--- Begin Document section ---

The Thinking Other Woman

What you should know BEFORE your affair.

Last module, discussing Chi's yod.

Remember this?

"4.) Anything attached in a stressful aspect to the apex of the yod is commenting on how the problem came to be in the first place. (This is what I haven’t seen anyone write yet, but it appears to me to be the case.)"

At first glance, there doesn't appear to be anything stressful attached to the apex of Chi's yod, the Sun conjunct Neptune I told you was so bad. In fact, we learned some good things about it. There certainly aren't any ugly red lines like I have, that denote those fearsome things we call "squares." 

So, what's the big problem here? How did Chi's yod, that of Sun+Neptune impeding his assertiveness in his important fated relationships, come to be?

So far, we've only talked about the good parts of Sun+Neptune. We need to know that the Sun symbolizes YOU. Who YOU are. To understand this next bit, we need to know that Neptune in astrology symbolizes that "urge to merge," the need to transcend oneself and become blissfully one with something greater.

In the artistic sense, that's good. No doubt Michelangelo, when he was painting the Sistine Chapel, had some pretty hefty Neptune transits happening somewhere in his chart. I have Neptune in House Three, the house of communication, an indicator of writing ability (and the ability to learn astrology easily, natch!)

But in the interpersonal sense, that's NOT so good. Especially when a person was wounded in childhood, never really felt loved by the parents, and received a lot of messages that any kind of discord was one step from the sky falling, and that they themselves were actually pretty worthless.

In that case, people feel a deep longing to connect; a deep longing for perfection in the world, to find a place where there is no more suffering and no more pain. Some people with Sun conjunct Neptune become addicted to alcohol or drugs, searching for that blissful place where there's no pain and they feel connected.

Some people merge with other people in an unhealthy way, and this would describe Chi.

As an example, let me tell you this story: Once upon a time, after he'd moved out, Chi was telling me how excited he felt about what his future might hold. We were discussing moving in together, and he was telling me he was thinking he might purchase his own little house. He sounded very excited about it.

I then said I had never wanted a house. I wanted something small and easy to take care of, in a place where exterior work and yardwork were taken care of by someone else. I didn't want to spend all my free time doing chores; I wanted to write!

The living instant I said that, Blip!  Suddenly Chi saw all the virtues of a condominium, and I heard no more talk about wanting a house. We talked several times about him living where I live, and he sounded just as excited about that.

Now, where did Chi go? In nothing flat, there were two of me, and none of him!

I remember having a distinctly uncomfortable feeling when this happened, as if something BIG had JUST GONE WRONG. 

But then he talked on and on about living with me, and he sounded  happy about it. I reflected that he was a grown man, and he was (and is) so successful in other areas of his life that if he told me he was happy about something, I should just accept that and be thrilled that we were so much alike.

--- End Document section ---
--- Begin Stored data ---

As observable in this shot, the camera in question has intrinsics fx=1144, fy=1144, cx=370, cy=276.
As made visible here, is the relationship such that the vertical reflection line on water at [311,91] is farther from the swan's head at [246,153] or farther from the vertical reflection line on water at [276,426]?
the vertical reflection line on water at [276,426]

--- End Stored data ---

Repeat word for word the part of the astrology post on Chi's yod starting with "I then said" and going on through "none of him!".

I then said I had never wanted a house. I wanted something small and easy to take care of, in a place where exterior work and yardwork were taken care of by someone else. I didn't want to spend all my free time doing chores; I wanted to write!

The living instant I said that, Blip!  Suddenly Chi saw all the virtues of a condominium, and I heard no more talk about wanting a house. We talked several times about him living where I live, and he sounded just as excited about that.

Now, where did Chi go? In nothing flat, there were two of me, and none of him!